O dólar apresentou queda em relação a moedas fortes e emergentes, em um cenário marcado pela incerteza sobre as tarifas de importação que entrarão em vigor no próximo dia e com investidores atentos aos possíveis impactos negativos desse tipo de medida. O índice DXY do dólar fechou em baixa de 0,81%, atingindo a marca de 106,747, enquanto a moeda americana recuava para 149,25 ienes, a libra esterlina subia para US$ 1,2691 e o euro avançava para US$ 1,0477.

Relatórios recentes sobre o setor industrial dos Estados Unidos apontam que as empresas estão adiantando compras e pedidos para evitar possíveis problemas decorrentes das tarifas, bem como adiando negócios devido às taxações prometidas pelo presidente Donald Trump. Um dos relatórios, divulgado pelo Instituto para Gestão da Oferta (ISM), revelou quedas nos componentes de novas encomendas, estoques e emprego, além de um aumento significativo no tempo de entrega dos produtos, o que em outras circunstâncias poderia ser interpretado de forma positiva, indicando demanda acima da capacidade industrial, porém, atualmente é visto com cautela.

O Rabobank destaca que, no início do ano, havia uma demanda por dólares devido à expectativa de que as tarifas de Trump poderiam evitar cortes de juros pelo Federal Reserve, porém, com o adiamento das medidas, as incertezas e implicações inflacionárias começaram a afetar a confiança no mercado. O desempenho da economia dos EUA é fator determinante para a perspectiva do dólar, que sofre influências diretas das políticas do governo.

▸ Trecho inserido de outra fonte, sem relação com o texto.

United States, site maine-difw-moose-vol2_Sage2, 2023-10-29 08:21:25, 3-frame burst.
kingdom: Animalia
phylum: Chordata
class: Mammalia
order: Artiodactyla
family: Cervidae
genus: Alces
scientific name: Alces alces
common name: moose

Além dos dados negativos sobre a indústria, uma estimativa antecipada do Produto Interno Bruto (PIB) dos EUA feita pelo Federal Reserve de Atlanta aponta para uma contração de 2,8% no primeiro trimestre de 2025, em comparação com 1,5% na projeção anterior. Trump também sinalizou a imposição de tarifas a produtos agrícolas importados pelos EUA a partir de abril, sem fornecer detalhes específicos. Esses movimentos econômicos e comerciais contribuem para a incerteza nos mercados e podem influenciar o desempenho do dólar no curto e médio prazo.